Text passage
I was a sophomore in high school in 1987 when my science teacher told us how scientists were developing a plan to sequence the DNA of a whole human. The “Human Genome Project” began in 1990 and laid the foundation for having a deeper understanding of our genes, how they code for our traits, and how changes in those instructions can lead to genetic disorders.
Further, the story behind the researchers who worked on this project is filled with intrigue. There is Dr. Eric Lander who helped to lead the public version of the project and the effort to make DNA sequence information readily available to all. Then there is Dr. Craig Venter who started his own company, Celera, and used a new process called “shotgun sequencing” to accelerate the race to be the first to sequence the genome.
This race was beautifully described in NOVA’s video “Cracking the Code of Life”. Students love the intrigue of the history of the Human Genome Project as well as the issues it raises (should DNA sequences be patented?). What is difficult for students to understand is how sequencing works. In particular, the process of shotgun sequencing.
In order to help my students understand how shotgun sequencing works, I developed an activity which utilizes the children’s story “If You Give A Mouse A Cookie”. I typed the “If You Give A Mouse A Cookie” story into a document. I printed it once on white paper and cut it into segments (preferably, not always at the end of sentences).
I separate out the fragments into 4-5 parts of the story. They work in groups to put together their portion of the story. I do not review the story with them beforehand. In fact, this works better if you do not.
I then encourage one group to begin reading their part out loud (hint: the story starts like the title). When they finish reading the story, I ask them how they knew to put together their section even if they did not remember the story. Importantly, there was context – periods, capitalized words to start a sentence, the story had to flow, etc. I also ask how confident they were that they had their section ordered correctly.
I print the story a second time on bright green paper. However, this time I print it twice. I cut both green copies in different locations in order to generate “staggered overlap.”
They then receive the second (green) version. I usually tell them this one has “staggered overlap.” When they finish putting this one together, I ask them how much context mattered (very little) and how confident they were that they were correct when they were done (only one way for the pieces to be put together).
After I collect all the bags of story pieces, we talk about how in DNA there isn’t any context in which all you are looking at are fragments of DNA letters – there is no way to know ahead of time which letter comes first, second, etc. Staggered overlap eliminates the need for overlap. In order to produce the staggered overlap, however, it requires multiple copies of the story, each version cut at a different location (otherwise, it isn’t staggered).

Data extracts
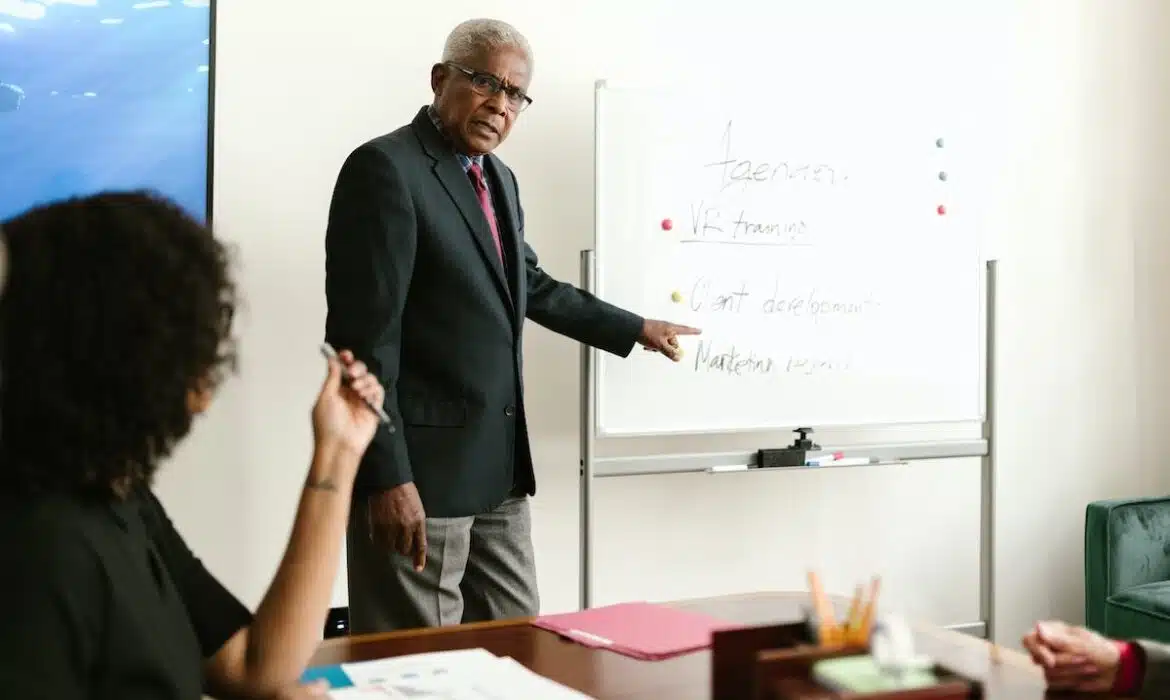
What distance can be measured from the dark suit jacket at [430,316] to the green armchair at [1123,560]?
171 centimetres

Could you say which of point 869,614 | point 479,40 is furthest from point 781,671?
point 479,40

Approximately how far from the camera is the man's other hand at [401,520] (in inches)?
74.8

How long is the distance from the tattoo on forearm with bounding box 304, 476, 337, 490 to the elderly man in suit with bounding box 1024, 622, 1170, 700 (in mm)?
738

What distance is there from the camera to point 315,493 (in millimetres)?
1118

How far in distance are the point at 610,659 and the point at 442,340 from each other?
855mm

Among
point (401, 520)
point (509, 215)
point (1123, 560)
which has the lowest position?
point (1123, 560)

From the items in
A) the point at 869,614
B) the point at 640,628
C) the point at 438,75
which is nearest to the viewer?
the point at 869,614

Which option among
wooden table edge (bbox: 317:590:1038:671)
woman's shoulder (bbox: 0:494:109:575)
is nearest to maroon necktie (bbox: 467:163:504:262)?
wooden table edge (bbox: 317:590:1038:671)

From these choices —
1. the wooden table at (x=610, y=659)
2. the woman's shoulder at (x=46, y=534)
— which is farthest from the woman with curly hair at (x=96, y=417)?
the wooden table at (x=610, y=659)

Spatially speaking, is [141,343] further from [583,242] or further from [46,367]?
[583,242]

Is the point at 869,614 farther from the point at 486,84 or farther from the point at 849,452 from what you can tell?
the point at 849,452

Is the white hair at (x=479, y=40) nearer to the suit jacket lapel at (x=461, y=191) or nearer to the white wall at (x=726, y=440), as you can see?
the suit jacket lapel at (x=461, y=191)

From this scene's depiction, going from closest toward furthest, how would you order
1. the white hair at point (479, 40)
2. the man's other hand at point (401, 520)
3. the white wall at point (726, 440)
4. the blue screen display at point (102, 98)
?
the man's other hand at point (401, 520) → the white hair at point (479, 40) → the blue screen display at point (102, 98) → the white wall at point (726, 440)

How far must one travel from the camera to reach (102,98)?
99.0 inches
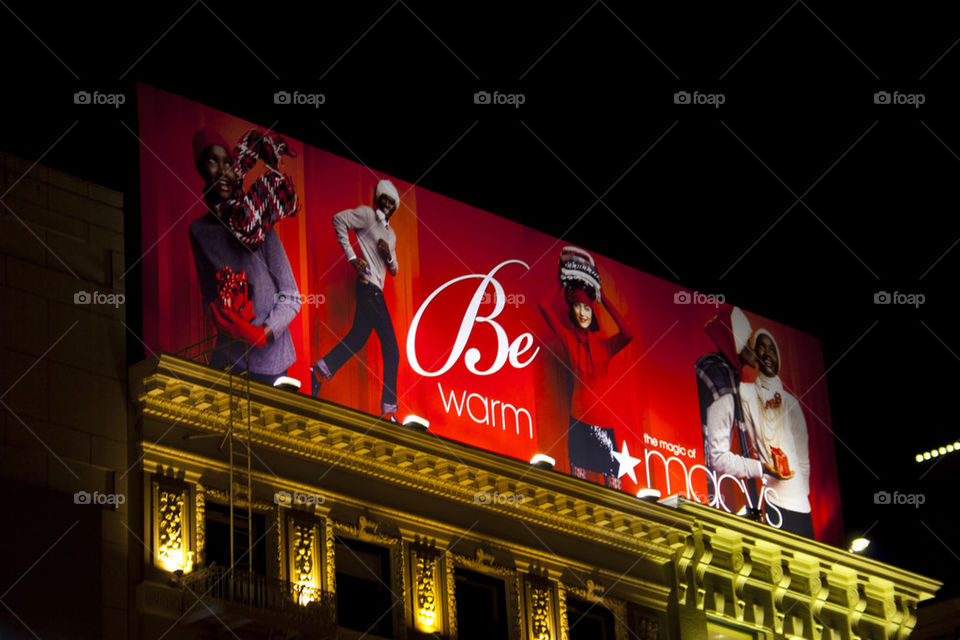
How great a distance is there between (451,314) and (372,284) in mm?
2350

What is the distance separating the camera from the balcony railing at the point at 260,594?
1161 inches

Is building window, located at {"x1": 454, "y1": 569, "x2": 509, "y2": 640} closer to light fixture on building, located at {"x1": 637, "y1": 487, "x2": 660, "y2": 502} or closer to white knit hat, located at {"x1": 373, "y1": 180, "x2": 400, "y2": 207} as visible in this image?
light fixture on building, located at {"x1": 637, "y1": 487, "x2": 660, "y2": 502}

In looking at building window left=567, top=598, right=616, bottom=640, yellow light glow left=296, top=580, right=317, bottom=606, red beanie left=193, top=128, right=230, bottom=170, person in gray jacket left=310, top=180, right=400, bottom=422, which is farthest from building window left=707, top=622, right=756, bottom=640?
red beanie left=193, top=128, right=230, bottom=170

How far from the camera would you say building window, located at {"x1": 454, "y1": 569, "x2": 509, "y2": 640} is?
3512cm

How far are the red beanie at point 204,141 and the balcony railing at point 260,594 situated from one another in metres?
9.42

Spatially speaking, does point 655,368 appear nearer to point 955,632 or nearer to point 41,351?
point 955,632

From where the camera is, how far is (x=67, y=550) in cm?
2884

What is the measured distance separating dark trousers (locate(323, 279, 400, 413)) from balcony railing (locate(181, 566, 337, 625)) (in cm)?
588

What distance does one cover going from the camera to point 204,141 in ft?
115

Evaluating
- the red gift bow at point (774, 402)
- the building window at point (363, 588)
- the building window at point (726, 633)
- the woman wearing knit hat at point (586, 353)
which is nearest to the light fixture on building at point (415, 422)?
the building window at point (363, 588)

Tasks for this exercise
- 1) In the shotgun sequencing passage, what color paper is the story printed on the second time?
- 2) Reproduce the stretch of the shotgun sequencing passage from "This race was" through "end of sentences).".
Draw only on the shotgun sequencing passage, not on the data.

Expected results
- 1) Bright green paper.

- 2)
This race was beautifully described in NOVA’s video “Cracking the Code of Life”. Students love the intrigue of the history of the Human Genome Project as well as the issues it raises (should DNA sequences be patented?). What is difficult for students to understand is how sequencing works. In particular, the process of shotgun sequencing.
In order to help my students understand how shotgun sequencing works, I developed an activity which utilizes the children’s story “If You Give A Mouse A Cookie”. I typed the “If You Give A Mouse A Cookie” story into a document. I printed it once on white paper and cut it into segments (preferably, not always at the end of sentences).